The monitoring of crop quantity and quality is vital for global food security. National food security has recently been at the forefront of local and regional research, and has become a vital priority for most developing countries. Therefore, ensuring reliable classification of cropland and other land cover is crucial for sustainable agricultural development and ensuring national food security. A good understanding of the Nigerian agricultural sector is essential to making better decisions and managing operations more efficiently. Scientists, practitioners, and policymakers must exchange reliable information to develop and support agricultural programs and policies. It is essential to develop and implement novel methods for mapping maize cropland and other land cover types. Thus, Seasonal Crop Inventory (SCI) is a valuable tool for farmers, researchers, and policymakers, as it provides critical information on crop production.
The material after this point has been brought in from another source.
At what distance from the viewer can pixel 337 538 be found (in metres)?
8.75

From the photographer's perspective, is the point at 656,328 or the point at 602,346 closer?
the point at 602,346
It informs decisions related to land management, food security, and agricultural policy. In this study, Sentinel-1 and Sentinel-2 images have been combined to map maize cropland and other land covers in northern Nigeria during the 2016–2019 growing season. We employed a technologically advanced space-based remote sensing technique. As a pioneer study that obtained detailed information on northern Nigeria’s cropland, the research utilized platforms such as Google Earth Engine (GEE), a cloud-computing engine using various classification techniques that include Random Forest (RF), Support Vector Machine (SVM), and Classification Regression Trees (CART) algorithms to produce a pixel-based Seasonal Crop Inventory of the study area. The outcome demonstrated a reliable GEE-based mapping of the region’s cropland with satisfactory classification accuracy. It revealed the overall accuracy values and the Kappa coefficients to be above 97% during the different time nodes under study. It also indicated a 98% and 93% producer and user accuracy for the cropland. The research further revealed that the Random Forest performed the best among the three machine-learning models tested in this study for mapping the maize cropland and other land cover classes. Therefore, the study’s findings and the derived crop mapping would greatly help provide valuable information that helps farmers, policymakers, and other stakeholders make more informed decisions about agricultural production, land use planning, and resource management.